8 August 2016 11:00
SMEs not doing enough to protect customer data
The majority of UK SMEs are not doing enough to protect their online customer data, according to experts.
Close Brothers' latest quarterly survey of UK SME owners has found that 63% of companies have made the decision not to invest in better online security in the next 12 months, while the remaining 37% indicated that they would.

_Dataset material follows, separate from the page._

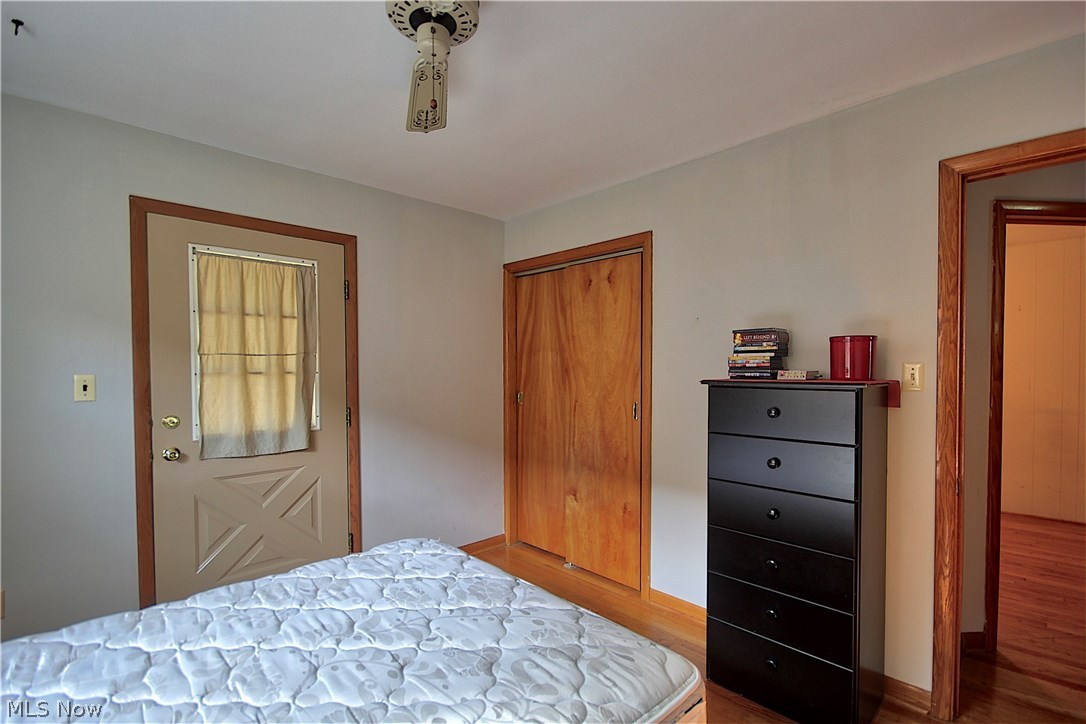 East Barberton Land Companys - Residential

However, new EU legislation (the General Data Protection Regulation, or GDPR) will take effect within two years - and, whether the UK is in or out of the EU, it's something that UK firms trading overseas will need to adhere to according to the Information Commissioner's Office (ICO). It said: "If the UK wants to trade with the single market on equal terms, we would have to prove 'adequacy' - in other words, UK data protection standards would have to be equivalent to the EU's GDPR framework starting in 2018."
"Businesses of all sizes should be aware of their responsibility when it comes to protecting customer data," said Ian McVicar, Managing Director of Close Brothers Technology Services. "Keeping customers' details safe [is] at the core of the EU's new data protection legislation. It is intended to strengthen and unify data protection for individuals within the EU."
The survey also shows that many firms are not doing enough to protect themselves from cyber crime. While the majority of SMEs (57%) are concerned about the issue, a significant minority are not (36%).
What's more, only 41% of businesses feel "adequately protected", 17% are unsure about their levels of protection and 21% know it is an important issue but "haven't had time to look into it", while a further 21% "don't think it is an issue for our business".
Commenting on the research, Chris Stoneff, VP technical management at Lieberman Software, said:
"One of the greatest steps organisations can take to improve security comes down to administrator passwords [which] protect access to the most sensitive areas of a company's network. When these credentials are compromised, it is easier for cyber criminals or malicious insiders to move around the network and infiltrate critical systems, and even gain access to customer data."